3 Heat the oil in a medium skillet over medium-high heat. Brown the medallions on all sides for 10 minutes or until golden.

4 Transfer to a baking sheet. Reserve the skillet.

5 Roast the medallions for 8 to 10 minutes or until an instant-read thermometer registers 145° F when inserted into the center of the pork and bacon is crisp.

6 Remove the twine from each medallion. Meanwhile, set the reserved skillet over medium heat. Add the shallot and rosemary. Cook, stirring constantly, for 2 minutes or until softened.

7 Pour in the red wine; simmer for 3 minutes or until reduced by half.

8 Stir in the broth; bring to a boil. Simmer for 10 minutes or until reduced by half.

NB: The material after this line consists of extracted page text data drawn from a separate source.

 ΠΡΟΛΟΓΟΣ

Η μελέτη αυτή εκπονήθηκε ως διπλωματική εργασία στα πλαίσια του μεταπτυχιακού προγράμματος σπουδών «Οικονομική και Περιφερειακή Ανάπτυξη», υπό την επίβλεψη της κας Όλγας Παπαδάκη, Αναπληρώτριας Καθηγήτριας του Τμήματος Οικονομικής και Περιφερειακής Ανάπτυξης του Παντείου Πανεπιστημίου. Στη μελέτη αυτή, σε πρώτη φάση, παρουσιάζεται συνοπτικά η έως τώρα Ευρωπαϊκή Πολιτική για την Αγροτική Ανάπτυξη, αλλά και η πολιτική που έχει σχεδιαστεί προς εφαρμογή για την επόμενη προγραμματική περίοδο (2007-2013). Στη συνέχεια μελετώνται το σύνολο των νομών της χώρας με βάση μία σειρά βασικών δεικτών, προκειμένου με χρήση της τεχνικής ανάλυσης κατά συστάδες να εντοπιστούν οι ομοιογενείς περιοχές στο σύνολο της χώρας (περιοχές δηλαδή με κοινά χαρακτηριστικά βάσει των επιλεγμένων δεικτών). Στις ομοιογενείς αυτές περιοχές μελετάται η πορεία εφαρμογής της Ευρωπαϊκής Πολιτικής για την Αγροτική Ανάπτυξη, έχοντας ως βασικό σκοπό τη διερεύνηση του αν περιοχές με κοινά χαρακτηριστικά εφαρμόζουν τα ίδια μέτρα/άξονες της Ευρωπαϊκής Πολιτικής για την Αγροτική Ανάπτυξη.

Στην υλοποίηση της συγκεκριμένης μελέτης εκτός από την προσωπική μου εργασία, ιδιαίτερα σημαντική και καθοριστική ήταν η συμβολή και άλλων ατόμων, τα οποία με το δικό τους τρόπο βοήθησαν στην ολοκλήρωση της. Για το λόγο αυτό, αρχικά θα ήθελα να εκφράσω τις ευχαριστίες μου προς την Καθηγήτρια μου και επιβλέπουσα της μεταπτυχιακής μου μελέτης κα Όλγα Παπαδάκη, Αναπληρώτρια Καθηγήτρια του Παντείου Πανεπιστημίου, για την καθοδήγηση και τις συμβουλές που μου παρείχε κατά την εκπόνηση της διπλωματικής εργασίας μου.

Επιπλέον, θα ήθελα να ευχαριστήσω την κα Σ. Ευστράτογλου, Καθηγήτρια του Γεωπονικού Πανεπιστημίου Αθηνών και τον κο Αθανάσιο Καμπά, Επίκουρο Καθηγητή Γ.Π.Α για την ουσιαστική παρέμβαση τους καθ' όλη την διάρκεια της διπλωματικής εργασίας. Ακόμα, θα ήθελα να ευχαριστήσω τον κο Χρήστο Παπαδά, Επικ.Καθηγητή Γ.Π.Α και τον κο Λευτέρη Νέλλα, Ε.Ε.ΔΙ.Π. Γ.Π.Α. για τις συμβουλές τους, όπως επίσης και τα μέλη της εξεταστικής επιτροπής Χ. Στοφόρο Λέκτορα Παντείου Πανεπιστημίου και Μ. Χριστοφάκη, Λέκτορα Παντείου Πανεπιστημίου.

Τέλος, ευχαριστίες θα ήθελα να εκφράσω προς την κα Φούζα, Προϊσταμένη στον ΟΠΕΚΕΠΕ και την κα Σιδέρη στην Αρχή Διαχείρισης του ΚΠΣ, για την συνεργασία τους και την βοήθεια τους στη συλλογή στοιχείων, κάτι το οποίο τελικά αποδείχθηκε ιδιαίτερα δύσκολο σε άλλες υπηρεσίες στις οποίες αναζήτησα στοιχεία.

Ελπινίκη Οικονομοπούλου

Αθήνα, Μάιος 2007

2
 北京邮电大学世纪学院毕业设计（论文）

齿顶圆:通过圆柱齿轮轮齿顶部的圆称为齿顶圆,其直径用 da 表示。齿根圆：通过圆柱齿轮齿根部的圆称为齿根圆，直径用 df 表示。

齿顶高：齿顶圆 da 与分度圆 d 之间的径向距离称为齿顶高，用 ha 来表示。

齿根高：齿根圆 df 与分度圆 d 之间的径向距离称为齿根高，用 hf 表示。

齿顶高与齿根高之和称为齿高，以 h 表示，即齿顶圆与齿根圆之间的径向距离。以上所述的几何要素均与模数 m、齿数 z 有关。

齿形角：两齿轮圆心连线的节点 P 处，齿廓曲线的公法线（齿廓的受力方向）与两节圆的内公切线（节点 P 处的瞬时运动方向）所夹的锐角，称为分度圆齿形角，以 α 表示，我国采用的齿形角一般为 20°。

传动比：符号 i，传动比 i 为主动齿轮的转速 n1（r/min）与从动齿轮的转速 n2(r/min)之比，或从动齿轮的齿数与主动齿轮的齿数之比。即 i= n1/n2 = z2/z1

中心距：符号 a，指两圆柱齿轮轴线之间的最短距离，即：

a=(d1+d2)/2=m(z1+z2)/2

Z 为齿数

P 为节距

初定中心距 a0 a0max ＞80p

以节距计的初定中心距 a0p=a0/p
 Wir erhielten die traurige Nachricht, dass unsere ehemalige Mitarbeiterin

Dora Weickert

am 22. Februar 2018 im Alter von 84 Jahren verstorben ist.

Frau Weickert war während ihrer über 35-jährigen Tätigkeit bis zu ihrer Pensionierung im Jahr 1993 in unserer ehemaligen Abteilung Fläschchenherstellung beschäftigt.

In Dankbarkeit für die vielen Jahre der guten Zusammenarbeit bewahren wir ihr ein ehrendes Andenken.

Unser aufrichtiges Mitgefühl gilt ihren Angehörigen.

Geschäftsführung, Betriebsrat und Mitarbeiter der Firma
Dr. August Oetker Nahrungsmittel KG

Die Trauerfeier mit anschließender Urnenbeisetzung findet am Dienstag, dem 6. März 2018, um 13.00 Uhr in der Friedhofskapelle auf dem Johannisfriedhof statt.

9 Remove from heat; whisk in the butter, one cube at a time.

10 Place 2 medallions on each plate and top with sauce.

Serve with mashed sweet potato and your favorite green vegetable. Use a heavy-bottom saucepan or a mortar and pestle to crush the peppercorns. Assemble the medallions up to a day in advance and prepare the dish just before serving.